What are the options to modernise the treatment?

In imaging there is always a lot of evolution and a lot of development so MR imaging has become much better than in the beginning and now we have PET-CT which is a new technique. We have PET scan together with the CT scan and we can look metabolically at lymph nodes. The holy grail, of course, is that we will find small markers that we can detect in lymph nodes with metastases. So we need markers that go into metastases and we can detect them with any imaging technique. But that’s the holy grail which many people are working on, maybe with monoclonal antibodies, maybe with other markers but we didn’t find it yet. So that’s one part of the development, the other part is the sentinel node biopsy. The sentinel node has been popularised since the last five years, it came more from breast and melanoma cancer. In the sentinel node biopsy what you do is you inject some contrast agent around the tumour and then you take out the lymph nodes that take up this contrast. But it is a surgical procedure so it’s not really assessment, it’s something in between elective surgery and imaging. So it’s invasive and it also has a lot of disadvantages, it costs a lot of money and it takes a lot of time for the patient. In these sentinel node biopsies there are also a lot of developments, it used to be only with radioactivity but now we can also do it with fluorescent markers so we can not only detect them with the Geiger teller or with SPECT scans but we can also see them with special cameras that can detect this fluorescence. So those are very new developments and they really give improved results. So more and more people are now trying to assess it with sentinel nodes or with modern imaging techniques and not do elective treatment.

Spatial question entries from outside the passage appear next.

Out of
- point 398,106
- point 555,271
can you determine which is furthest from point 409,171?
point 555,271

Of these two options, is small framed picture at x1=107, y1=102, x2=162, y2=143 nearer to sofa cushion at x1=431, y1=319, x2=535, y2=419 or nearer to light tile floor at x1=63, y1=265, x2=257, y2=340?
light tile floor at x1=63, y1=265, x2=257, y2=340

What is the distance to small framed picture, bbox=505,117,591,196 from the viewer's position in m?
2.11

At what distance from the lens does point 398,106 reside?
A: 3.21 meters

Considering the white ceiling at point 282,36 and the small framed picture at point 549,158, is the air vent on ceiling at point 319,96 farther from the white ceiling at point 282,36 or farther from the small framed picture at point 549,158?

What key messages would you pass on to doctors?

There is still a lot of controversy if this elective treatment has better prognosis than wait and see or good imaging because recently a study came out from India and they showed that elective treatment has a better prognosis. But there are also a couple of flaws in this study and patient populations are not completely comparable between India and the Western world. So the definitive answer is not out there yet. If you want to play on the safe side you just do elective treatment. I think that’s a very important message. Only if you are really interested in improving your accuracy you train your radiologists or you want to do special procedures like sentinel node you can embark on these modern techniques. But for routine practice I think elective treatment is still something we advise, it’s very safe. We know for sure that for the prognosis of the patient it’s a safe strategy and the way imaging the sentinel node is still something in the research phase and should not be used as a routine.